* Task to carry out:
Copy out the final stretch of the listing: the line that contains "Among those listed" and all lines after it, exactly as they appear.

Scene-based reasoning records
* * *

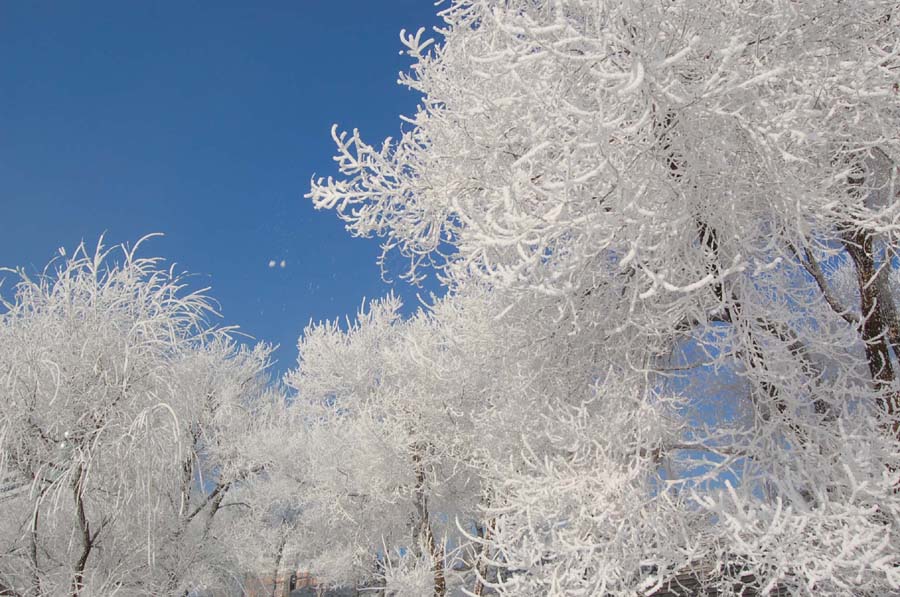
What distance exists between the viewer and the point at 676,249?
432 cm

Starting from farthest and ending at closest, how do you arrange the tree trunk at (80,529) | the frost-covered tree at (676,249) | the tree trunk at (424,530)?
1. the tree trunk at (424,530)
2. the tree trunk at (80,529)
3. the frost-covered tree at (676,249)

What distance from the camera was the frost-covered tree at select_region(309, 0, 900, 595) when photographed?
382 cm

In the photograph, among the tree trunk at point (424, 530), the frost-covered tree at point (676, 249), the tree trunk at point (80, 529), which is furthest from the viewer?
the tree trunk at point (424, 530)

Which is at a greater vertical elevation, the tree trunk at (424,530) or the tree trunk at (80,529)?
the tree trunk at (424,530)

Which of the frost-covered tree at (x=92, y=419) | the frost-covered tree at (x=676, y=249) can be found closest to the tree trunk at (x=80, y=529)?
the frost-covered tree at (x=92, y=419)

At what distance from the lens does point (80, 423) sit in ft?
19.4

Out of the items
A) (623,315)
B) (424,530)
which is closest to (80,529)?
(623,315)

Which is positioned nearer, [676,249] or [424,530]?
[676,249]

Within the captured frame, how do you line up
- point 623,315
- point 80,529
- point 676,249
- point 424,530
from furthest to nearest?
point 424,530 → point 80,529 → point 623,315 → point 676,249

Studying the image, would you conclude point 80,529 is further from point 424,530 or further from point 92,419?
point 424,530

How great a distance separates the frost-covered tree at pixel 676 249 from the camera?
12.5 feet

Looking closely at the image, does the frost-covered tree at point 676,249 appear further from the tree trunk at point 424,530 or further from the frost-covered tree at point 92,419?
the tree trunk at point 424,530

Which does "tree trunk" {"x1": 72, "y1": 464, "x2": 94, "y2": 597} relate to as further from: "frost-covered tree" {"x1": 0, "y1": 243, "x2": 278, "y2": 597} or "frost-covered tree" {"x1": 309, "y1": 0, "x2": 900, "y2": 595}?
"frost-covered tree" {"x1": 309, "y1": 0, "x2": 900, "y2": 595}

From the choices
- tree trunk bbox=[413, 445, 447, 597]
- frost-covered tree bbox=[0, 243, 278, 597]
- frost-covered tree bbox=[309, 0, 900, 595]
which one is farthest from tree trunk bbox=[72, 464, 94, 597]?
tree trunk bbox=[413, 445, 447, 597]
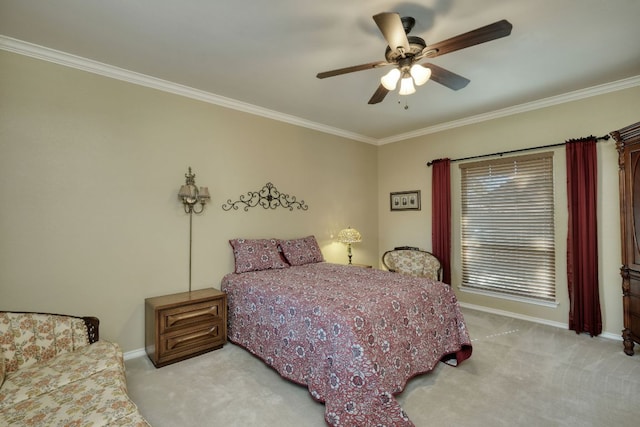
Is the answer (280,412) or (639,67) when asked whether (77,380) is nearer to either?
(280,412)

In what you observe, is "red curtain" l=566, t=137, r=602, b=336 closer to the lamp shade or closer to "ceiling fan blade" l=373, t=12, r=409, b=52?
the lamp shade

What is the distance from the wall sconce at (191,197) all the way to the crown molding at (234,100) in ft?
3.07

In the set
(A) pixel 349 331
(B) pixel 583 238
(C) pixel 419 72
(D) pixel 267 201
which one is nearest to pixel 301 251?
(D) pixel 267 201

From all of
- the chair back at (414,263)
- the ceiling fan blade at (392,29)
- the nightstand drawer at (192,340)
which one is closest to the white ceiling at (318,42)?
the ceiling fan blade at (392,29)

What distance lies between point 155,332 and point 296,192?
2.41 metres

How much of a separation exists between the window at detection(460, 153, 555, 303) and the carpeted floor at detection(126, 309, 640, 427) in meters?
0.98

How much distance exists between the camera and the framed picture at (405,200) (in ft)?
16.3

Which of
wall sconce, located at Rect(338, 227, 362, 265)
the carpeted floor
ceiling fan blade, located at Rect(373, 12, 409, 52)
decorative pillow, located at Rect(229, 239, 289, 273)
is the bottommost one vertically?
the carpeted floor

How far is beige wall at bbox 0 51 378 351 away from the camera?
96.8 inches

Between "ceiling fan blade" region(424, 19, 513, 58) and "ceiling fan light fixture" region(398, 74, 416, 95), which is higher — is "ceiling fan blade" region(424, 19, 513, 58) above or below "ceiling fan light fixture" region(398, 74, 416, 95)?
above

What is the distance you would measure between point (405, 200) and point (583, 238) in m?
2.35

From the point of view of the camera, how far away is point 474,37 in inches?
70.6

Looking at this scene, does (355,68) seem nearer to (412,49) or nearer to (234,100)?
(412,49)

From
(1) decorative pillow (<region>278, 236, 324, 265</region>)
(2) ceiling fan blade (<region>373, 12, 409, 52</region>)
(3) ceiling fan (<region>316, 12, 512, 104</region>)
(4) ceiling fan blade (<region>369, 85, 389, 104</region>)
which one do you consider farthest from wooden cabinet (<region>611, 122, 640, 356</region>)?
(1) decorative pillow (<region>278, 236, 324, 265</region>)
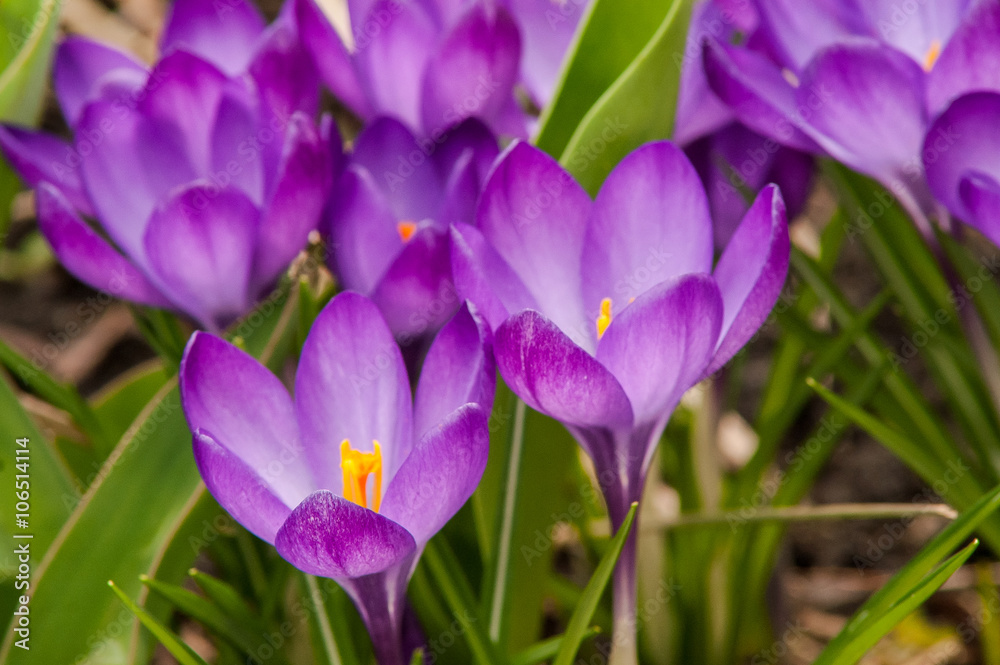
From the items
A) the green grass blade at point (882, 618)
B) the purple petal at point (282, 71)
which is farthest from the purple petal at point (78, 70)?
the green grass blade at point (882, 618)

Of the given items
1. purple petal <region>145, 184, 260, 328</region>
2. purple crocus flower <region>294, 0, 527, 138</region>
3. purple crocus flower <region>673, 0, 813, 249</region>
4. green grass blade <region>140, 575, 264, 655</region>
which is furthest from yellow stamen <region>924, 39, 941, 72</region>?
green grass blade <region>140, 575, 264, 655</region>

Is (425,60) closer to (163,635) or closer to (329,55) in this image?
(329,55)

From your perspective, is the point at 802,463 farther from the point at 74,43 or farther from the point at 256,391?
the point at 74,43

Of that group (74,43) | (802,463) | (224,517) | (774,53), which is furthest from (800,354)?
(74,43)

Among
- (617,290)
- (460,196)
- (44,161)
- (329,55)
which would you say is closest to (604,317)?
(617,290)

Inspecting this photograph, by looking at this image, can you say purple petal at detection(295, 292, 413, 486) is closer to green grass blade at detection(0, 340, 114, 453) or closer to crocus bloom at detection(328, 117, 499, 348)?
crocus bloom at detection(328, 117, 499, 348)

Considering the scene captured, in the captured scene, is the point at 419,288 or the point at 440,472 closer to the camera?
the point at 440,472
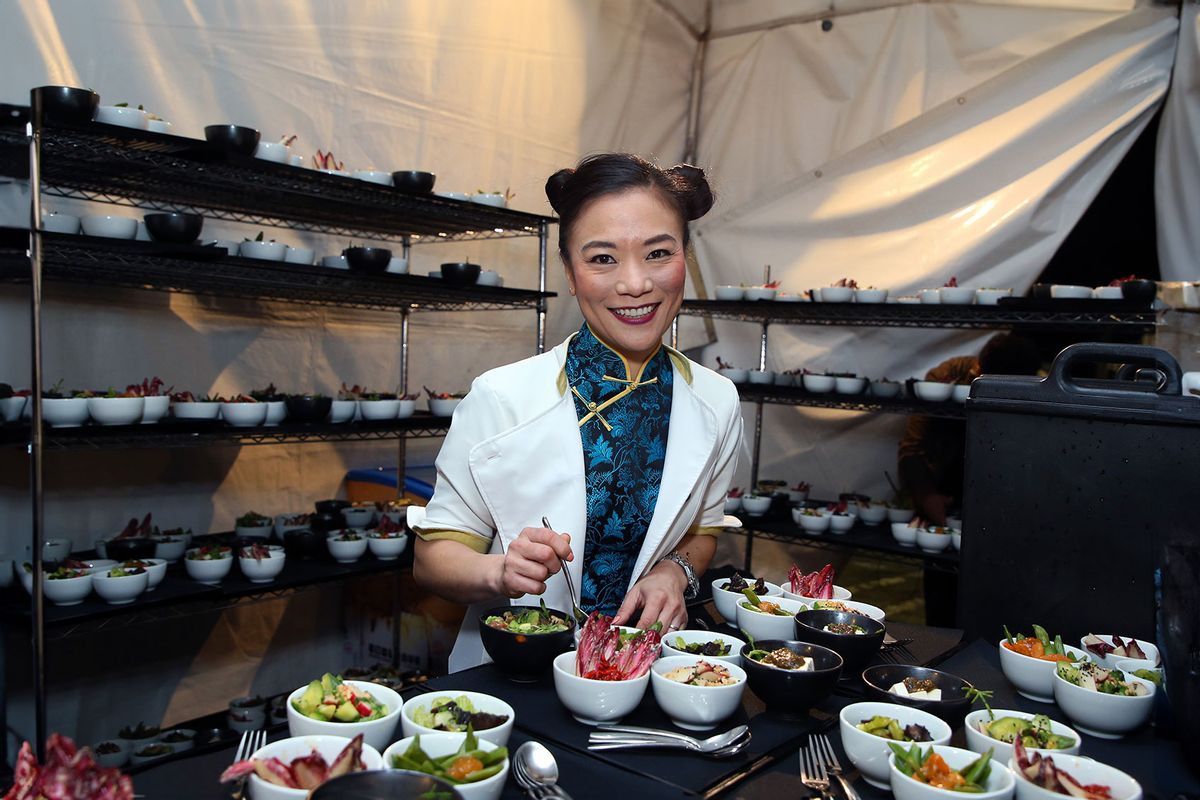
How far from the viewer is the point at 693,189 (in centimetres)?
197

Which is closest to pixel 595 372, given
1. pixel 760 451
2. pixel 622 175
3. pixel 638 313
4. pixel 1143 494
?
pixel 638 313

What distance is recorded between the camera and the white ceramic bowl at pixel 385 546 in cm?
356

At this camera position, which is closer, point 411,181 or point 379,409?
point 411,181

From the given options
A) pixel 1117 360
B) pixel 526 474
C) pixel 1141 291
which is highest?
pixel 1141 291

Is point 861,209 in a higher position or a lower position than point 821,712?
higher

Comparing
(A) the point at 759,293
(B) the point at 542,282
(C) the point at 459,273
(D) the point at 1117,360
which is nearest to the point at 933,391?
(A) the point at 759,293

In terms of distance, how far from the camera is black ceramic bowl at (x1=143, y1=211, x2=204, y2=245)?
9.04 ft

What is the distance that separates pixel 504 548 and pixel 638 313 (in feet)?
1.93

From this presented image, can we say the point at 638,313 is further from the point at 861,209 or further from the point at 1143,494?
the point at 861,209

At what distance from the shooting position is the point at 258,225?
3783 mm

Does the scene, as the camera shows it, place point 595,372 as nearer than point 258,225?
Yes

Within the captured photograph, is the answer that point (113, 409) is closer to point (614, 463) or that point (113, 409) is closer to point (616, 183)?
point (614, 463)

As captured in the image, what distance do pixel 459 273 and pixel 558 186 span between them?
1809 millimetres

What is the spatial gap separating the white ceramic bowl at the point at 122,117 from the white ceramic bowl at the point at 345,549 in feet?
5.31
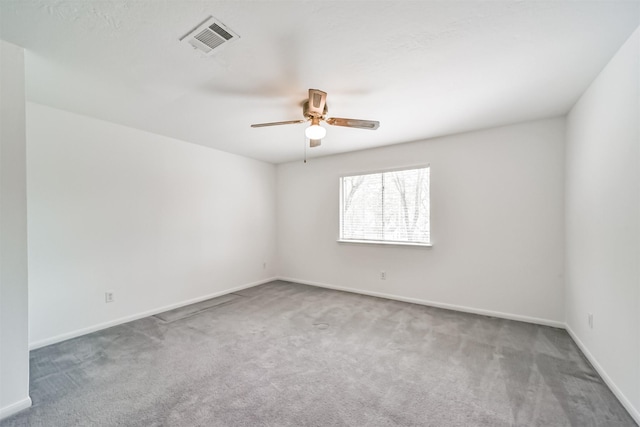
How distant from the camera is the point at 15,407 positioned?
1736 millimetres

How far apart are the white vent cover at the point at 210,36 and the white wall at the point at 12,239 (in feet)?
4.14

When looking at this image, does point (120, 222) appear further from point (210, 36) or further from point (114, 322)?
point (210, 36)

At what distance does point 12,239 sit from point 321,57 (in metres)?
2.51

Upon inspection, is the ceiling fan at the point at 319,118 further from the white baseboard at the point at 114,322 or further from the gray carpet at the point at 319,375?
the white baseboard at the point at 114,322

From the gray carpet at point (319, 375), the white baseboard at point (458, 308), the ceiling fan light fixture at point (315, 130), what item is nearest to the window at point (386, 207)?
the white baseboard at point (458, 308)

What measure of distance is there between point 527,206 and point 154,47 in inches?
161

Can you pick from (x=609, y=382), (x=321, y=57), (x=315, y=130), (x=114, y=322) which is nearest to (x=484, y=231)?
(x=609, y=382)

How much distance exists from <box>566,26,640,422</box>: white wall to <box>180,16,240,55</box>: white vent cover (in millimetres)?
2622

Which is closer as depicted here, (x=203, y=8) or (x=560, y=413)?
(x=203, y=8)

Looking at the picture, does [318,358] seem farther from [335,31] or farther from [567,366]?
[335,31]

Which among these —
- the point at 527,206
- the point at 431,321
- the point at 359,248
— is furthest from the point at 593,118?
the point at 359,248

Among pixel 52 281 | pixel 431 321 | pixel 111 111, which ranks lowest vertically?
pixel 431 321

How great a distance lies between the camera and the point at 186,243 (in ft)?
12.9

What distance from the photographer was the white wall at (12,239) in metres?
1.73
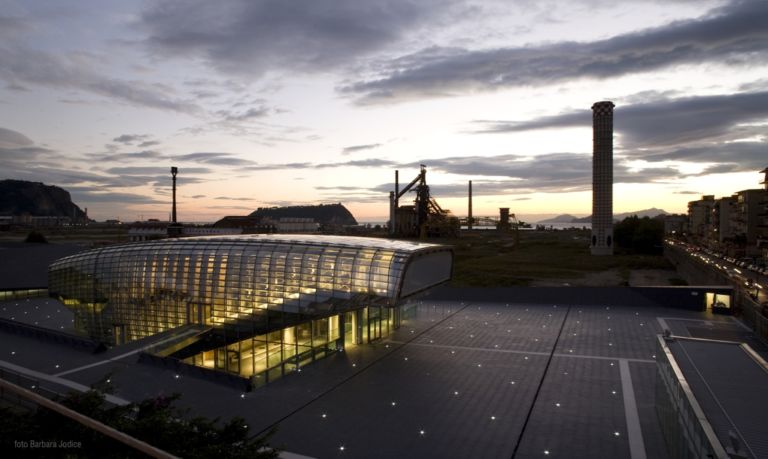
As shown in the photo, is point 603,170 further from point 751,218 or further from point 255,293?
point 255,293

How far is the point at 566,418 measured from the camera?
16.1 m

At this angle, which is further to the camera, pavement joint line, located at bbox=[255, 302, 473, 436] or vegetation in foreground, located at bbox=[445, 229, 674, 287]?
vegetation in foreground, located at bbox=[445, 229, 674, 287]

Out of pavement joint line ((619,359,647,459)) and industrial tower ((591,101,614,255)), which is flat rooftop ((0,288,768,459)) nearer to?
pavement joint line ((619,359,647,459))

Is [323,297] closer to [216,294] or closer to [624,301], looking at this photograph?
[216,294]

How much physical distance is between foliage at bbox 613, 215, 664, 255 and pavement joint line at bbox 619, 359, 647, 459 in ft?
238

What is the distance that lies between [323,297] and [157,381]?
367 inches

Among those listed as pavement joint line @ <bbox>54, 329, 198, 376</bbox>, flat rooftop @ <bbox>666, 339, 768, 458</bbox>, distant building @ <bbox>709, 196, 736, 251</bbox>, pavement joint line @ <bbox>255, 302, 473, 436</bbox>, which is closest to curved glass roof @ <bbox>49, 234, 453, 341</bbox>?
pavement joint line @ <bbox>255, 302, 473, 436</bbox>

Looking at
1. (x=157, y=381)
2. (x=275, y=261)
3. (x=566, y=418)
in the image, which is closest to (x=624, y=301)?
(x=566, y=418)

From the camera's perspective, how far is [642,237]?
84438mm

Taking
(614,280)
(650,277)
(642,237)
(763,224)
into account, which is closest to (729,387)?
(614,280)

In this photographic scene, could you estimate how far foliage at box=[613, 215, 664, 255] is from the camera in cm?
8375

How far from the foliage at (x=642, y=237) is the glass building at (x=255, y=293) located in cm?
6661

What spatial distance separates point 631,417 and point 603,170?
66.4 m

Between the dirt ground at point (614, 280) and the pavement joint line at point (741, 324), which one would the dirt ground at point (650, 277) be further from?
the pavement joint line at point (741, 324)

* * *

* The answer:
Among those listed as pavement joint line @ <bbox>54, 329, 198, 376</bbox>, flat rooftop @ <bbox>666, 339, 768, 458</bbox>, distant building @ <bbox>709, 196, 736, 251</bbox>, pavement joint line @ <bbox>255, 302, 473, 436</bbox>, which is closest to curved glass roof @ <bbox>49, 234, 453, 341</bbox>?
pavement joint line @ <bbox>255, 302, 473, 436</bbox>

Looking at
1. (x=157, y=381)
2. (x=275, y=261)
3. (x=566, y=418)
in the image, which is closest to (x=624, y=301)?
(x=566, y=418)

From the camera's perspective, how far is [642,237]?
84438mm

Taking
(614,280)
(650,277)
(642,237)
(763,224)
into account, which is closest to (729,387)?
(614,280)

In this photographic scene, could you estimate how far foliage at box=[613, 215, 664, 255] is from the camera in cm?
8375

How far from the foliage at (x=642, y=237) is the glass building at (x=255, y=293) located in cm?
6661

What spatial distance separates point 631,417 and point 603,170?
66.4 m

Between the dirt ground at point (614, 280) and the pavement joint line at point (741, 324), which one would the dirt ground at point (650, 277) be further from?
the pavement joint line at point (741, 324)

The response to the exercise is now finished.